▸ Work to be completed
Rename "outdoor exhibition panel" to "outdoor display board" throughout the following records, and reproduce everything else without change.

— START Data shown —

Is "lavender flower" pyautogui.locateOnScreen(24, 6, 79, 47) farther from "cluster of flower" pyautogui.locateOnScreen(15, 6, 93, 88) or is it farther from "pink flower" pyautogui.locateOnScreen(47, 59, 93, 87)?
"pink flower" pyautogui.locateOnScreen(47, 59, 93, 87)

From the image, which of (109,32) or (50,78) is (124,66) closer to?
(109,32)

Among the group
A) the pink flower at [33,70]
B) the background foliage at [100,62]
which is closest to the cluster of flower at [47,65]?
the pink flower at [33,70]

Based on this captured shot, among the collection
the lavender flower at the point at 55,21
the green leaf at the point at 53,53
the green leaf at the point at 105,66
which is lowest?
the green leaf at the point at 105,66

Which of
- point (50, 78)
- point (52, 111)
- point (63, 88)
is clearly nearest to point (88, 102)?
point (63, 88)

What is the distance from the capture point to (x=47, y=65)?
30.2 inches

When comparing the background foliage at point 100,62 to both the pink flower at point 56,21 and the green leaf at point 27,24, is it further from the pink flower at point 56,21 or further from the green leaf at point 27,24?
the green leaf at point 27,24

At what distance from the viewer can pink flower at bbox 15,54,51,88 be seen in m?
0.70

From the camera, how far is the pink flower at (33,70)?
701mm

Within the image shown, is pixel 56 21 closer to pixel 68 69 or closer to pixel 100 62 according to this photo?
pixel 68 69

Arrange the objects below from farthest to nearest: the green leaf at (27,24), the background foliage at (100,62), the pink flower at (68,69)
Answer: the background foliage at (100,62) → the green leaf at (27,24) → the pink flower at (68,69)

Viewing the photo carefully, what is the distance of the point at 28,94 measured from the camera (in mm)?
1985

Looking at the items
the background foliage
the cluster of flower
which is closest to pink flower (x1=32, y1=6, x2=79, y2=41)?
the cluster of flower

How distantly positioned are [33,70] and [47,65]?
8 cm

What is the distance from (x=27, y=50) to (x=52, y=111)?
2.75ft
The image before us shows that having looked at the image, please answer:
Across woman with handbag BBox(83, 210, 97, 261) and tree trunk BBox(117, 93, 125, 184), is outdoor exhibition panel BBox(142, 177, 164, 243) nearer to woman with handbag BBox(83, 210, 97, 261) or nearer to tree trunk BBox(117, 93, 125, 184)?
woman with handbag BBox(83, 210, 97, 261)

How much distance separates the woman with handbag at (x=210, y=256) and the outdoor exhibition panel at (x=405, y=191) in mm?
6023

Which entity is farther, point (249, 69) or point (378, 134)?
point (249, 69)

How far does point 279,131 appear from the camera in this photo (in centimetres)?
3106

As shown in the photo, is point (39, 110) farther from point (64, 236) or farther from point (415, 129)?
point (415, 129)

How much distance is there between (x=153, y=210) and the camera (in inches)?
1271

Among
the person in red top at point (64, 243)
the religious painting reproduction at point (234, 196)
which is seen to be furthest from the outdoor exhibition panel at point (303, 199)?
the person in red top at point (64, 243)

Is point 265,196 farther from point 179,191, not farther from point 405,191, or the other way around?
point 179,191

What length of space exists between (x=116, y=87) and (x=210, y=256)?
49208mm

— END Data shown —

▸ Result for this task
Is "lavender flower" pyautogui.locateOnScreen(24, 6, 79, 47) farther from "cluster of flower" pyautogui.locateOnScreen(15, 6, 93, 88) or is it farther from "pink flower" pyautogui.locateOnScreen(47, 59, 93, 87)?
"pink flower" pyautogui.locateOnScreen(47, 59, 93, 87)

From the image, which of (109,32) or (50,78) is (124,66) closer to?
(109,32)

Among the group
A) the pink flower at [33,70]
B) the background foliage at [100,62]
which is closest to the cluster of flower at [47,65]?
the pink flower at [33,70]

Based on this captured shot, among the collection
the lavender flower at the point at 55,21
the green leaf at the point at 53,53
the green leaf at the point at 105,66
which is lowest?
the green leaf at the point at 105,66

Which of
- point (50, 78)
- point (52, 111)
- point (63, 88)
is clearly nearest to point (88, 102)?
point (63, 88)

What is the distance from the capture point to (x=47, y=65)?
30.2 inches

When comparing the background foliage at point 100,62 to both the pink flower at point 56,21 and the green leaf at point 27,24, is it further from the pink flower at point 56,21 or further from the green leaf at point 27,24?
the green leaf at point 27,24

At what distance from the viewer can pink flower at bbox 15,54,51,88 be seen in m?
0.70

From the camera, how far is the pink flower at (33,70)?
701mm

Within the image shown, is pixel 56 21 closer to pixel 68 69 or closer to pixel 100 62 according to this photo?
pixel 68 69

Arrange the objects below from farthest to nearest: the green leaf at (27,24), the background foliage at (100,62), the pink flower at (68,69)
Answer: the background foliage at (100,62) → the green leaf at (27,24) → the pink flower at (68,69)

Viewing the photo carefully, what is the distance of the point at 28,94 measured from the camera (in mm)?
1985

Looking at the items
the background foliage
the cluster of flower
which is closest to pink flower (x1=32, y1=6, x2=79, y2=41)?
the cluster of flower

How distantly positioned are [33,70] and [47,65]?
8 cm

What is the distance from (x=27, y=50) to (x=52, y=111)?
2.75ft
The image before us shows that having looked at the image, please answer:
Across woman with handbag BBox(83, 210, 97, 261) and tree trunk BBox(117, 93, 125, 184), is outdoor display board BBox(142, 177, 164, 243) nearer to woman with handbag BBox(83, 210, 97, 261) or nearer to tree trunk BBox(117, 93, 125, 184)?
woman with handbag BBox(83, 210, 97, 261)

How much distance separates the woman with handbag at (x=210, y=256) and the outdoor display board at (x=405, y=191) in mm?
6023

Which entity is farther, point (249, 69) or point (378, 134)?
point (249, 69)

How far does point 279,131 appear from the camera in this photo (in centimetres)?
3106

As shown in the photo, is point (39, 110) farther from point (64, 236) or farther from point (415, 129)?
point (415, 129)

How much distance is there between (x=153, y=210) and the camera (in inches)?
1271

Among
the person in red top at point (64, 243)
the religious painting reproduction at point (234, 196)
which is seen to be furthest from the outdoor display board at point (303, 199)?
the person in red top at point (64, 243)

Is point 265,196 farther from point 179,191, not farther from point 405,191, or the other way around?
point 179,191

What length of space exists between (x=116, y=87) and (x=210, y=256)?
49208mm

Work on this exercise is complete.